Sorunların çözümünün, terör örgütü mensuplarını yok etmekle mümkün olmadığının, sorunun köküne inmek gerektiğinin altını çizen Yıldırım, şöyle konuştu:

"Önce El Kaide'ydi, El Nusra oldu, DEAŞ oldu. Bundan sonra hangi isimle karşımıza çıkacağını kimse garanti edemez. O halde çözüm tabii ki teröre hiçbir farklı bakış yapmadan 'ama, fakat' demeden, 'teröristler Müslüman ülkelerden çıkar' gibi bir yanlışa düşmeden bu mücadeleyi yapacağız. Diğer yandan da bunu doğuran sebeplere Birleşmiş Milletler, özellikle Birleşmiş Milletlerin güçlü 5 daimi üyesinin daha fazla yoğunlaşması lazım. Bölgedeki geleceğe yönelik adil paylaşım, demokrasi, adil yönetişim ve kaynakların adil dağıtımı konularına daha çok yoğunlaşılması gerekir. Bunun için birlikte daha fazla çalışmalıyız. Sonuç, daha çok demokrasi, daha çok insan hakları, daha çok yerel insanların seslerine kulak vermekten geçiyor."

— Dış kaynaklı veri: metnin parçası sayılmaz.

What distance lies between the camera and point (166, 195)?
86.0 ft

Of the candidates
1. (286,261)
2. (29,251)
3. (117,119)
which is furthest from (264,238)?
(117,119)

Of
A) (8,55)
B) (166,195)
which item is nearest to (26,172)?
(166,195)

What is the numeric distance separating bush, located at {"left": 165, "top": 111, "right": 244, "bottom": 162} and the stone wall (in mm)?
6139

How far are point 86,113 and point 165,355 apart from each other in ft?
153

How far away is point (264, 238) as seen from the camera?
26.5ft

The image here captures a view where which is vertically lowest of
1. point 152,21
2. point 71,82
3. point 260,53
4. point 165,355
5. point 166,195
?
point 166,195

Türkiye'nin, Avrupa'nın güvenliğini sağladığını, iki yıl önce bölgeden Avrupa'ya günlük ortalama 2 bin 500 mülteci geçişi varken, bugün bu sayının 70'in altına indiğini belirten Yıldırım, "Bu ne demektir? Biz mültecileri orada tutuyoruz. Onların arasına karışan teröristlerin de bu bölgeye gelip, buradaki toplumsal huzuru bozmasının önüne geçiyoruz. Bunun takdir edilmesini bekliyoruz. NATO'da görevlerimizi aynı şekilde etkin olarak yerine getiriyoruz." değerlendirmesini yaptı.

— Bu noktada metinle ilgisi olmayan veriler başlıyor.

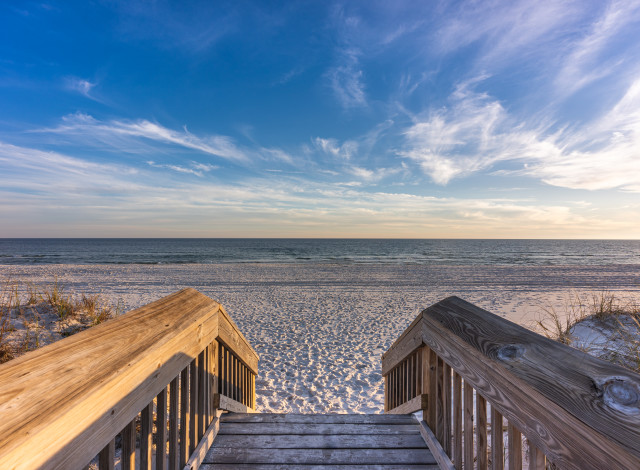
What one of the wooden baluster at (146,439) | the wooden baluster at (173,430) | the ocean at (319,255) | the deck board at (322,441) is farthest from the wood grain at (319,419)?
the ocean at (319,255)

"Osmanlı tokadını zaten vurduk"

Mevcut durumun terörle ilgili bir mücadele olduğunun altını çizen Yıldırım, "Biz bu terör örgütlerine Osmanlı tokadını zaten vurduk. PKK'nın belini kırdık ama karşımıza başka bir isimle çıktılar. Çıkarken de yalnız başına çıkmadılar. Maalesef Amerika, Rusya, başka ülkelerin silahlarını gayrimeşru yollardan veya doğrudan temin ederek, insanlara karşı kullanıyorlar. Bugün Suriye'de birçok ülkenin silahı internet üzerinden satılıyor ve terör örgütleri bunu satın alıyor. Bu nasıl terörle mücadeledir? Bunun cevabını birisinin vermesi gerekir." ifadelerini kullandı.

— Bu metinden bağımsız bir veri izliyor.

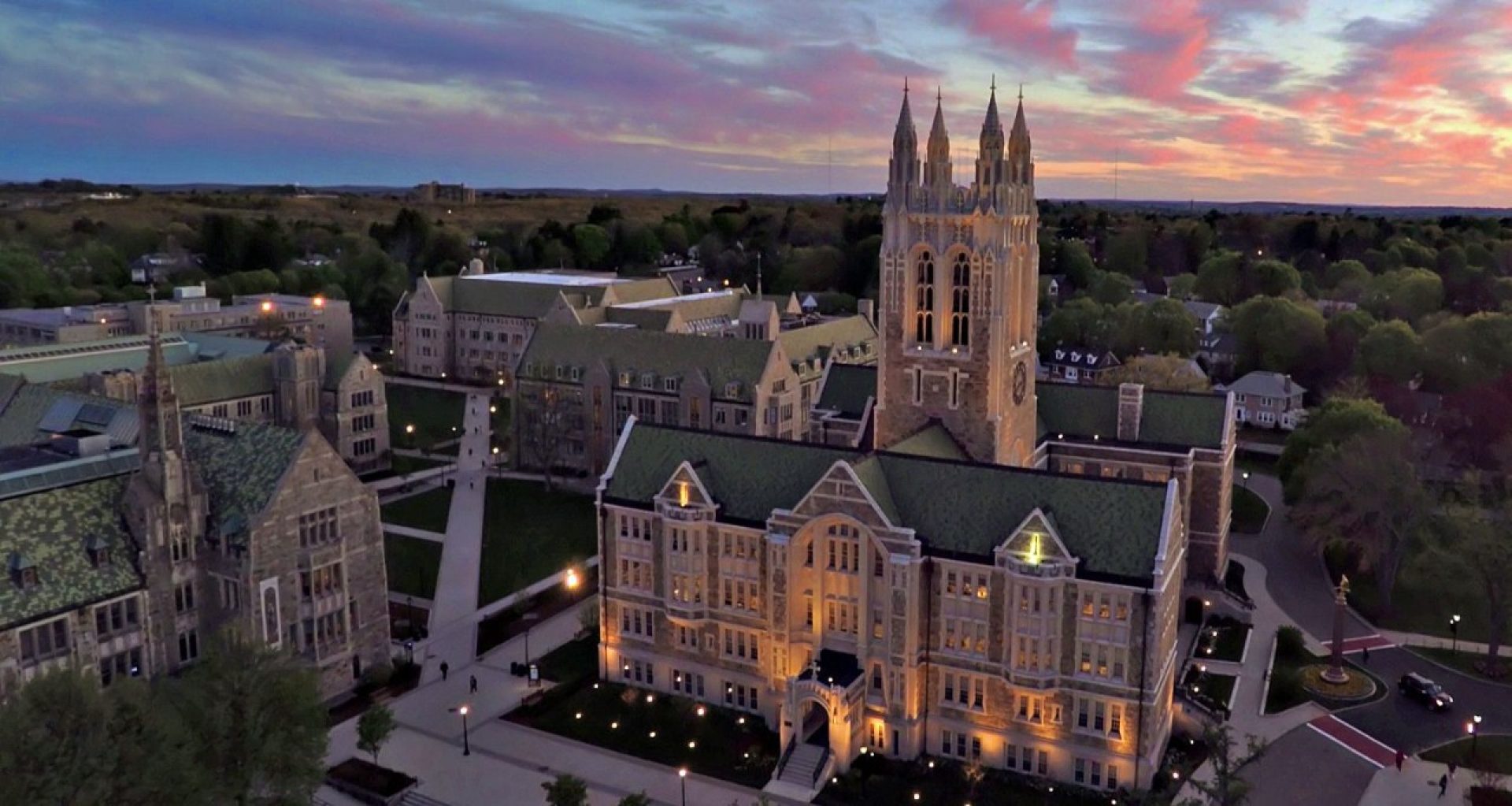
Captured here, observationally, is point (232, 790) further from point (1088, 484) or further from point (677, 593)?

Türkiye'de gazetecilerin özgür olmadığına ve basın özgürlüğü bulunmadığına ilişkin bir soruya ise Yıldırım, "Türkiye'de hukuk devleti sorgulanıyor. 'Gazeteciler hapiste, Deniz Yücel bırakıldı, diğerleri de bırakılsın' falan. Türkiye bir hukuk devleti, tıpkı Almanya gibi, tıpkı ABD gibi. Kimsenin bir başka ülkenin hukuk devletini sorgulama hakkı yoktur." dedi.

Almanya'da Türk vatandaşı 3 bin 63 hükümlü ve tutuklu olduğunu hatırlatan Yıldırım, bu kişilerin neden içeride olduğu sorusunu yönetti.

Bu kişilerinin davalarının görülmesi ve haklarında karar verilmesini istediklerini dile getiren Yıldırım, "Bize düşen görev, yargıyı rahat bırakmak ve kararını vermesini sağlamak. Eğer burada süreçler ağır gidiyor ise bu süreçleri hızlandıracak yasal düzenlemeleri yapabiliriz. Bunu yapmak bizim işimiz. Parlamentoyu çalıştırmak, bu yasaları daha da iyileştirmek, yargı süreçlerini kısaltmak bizim görevimiz." değerlendirmesini yaptı.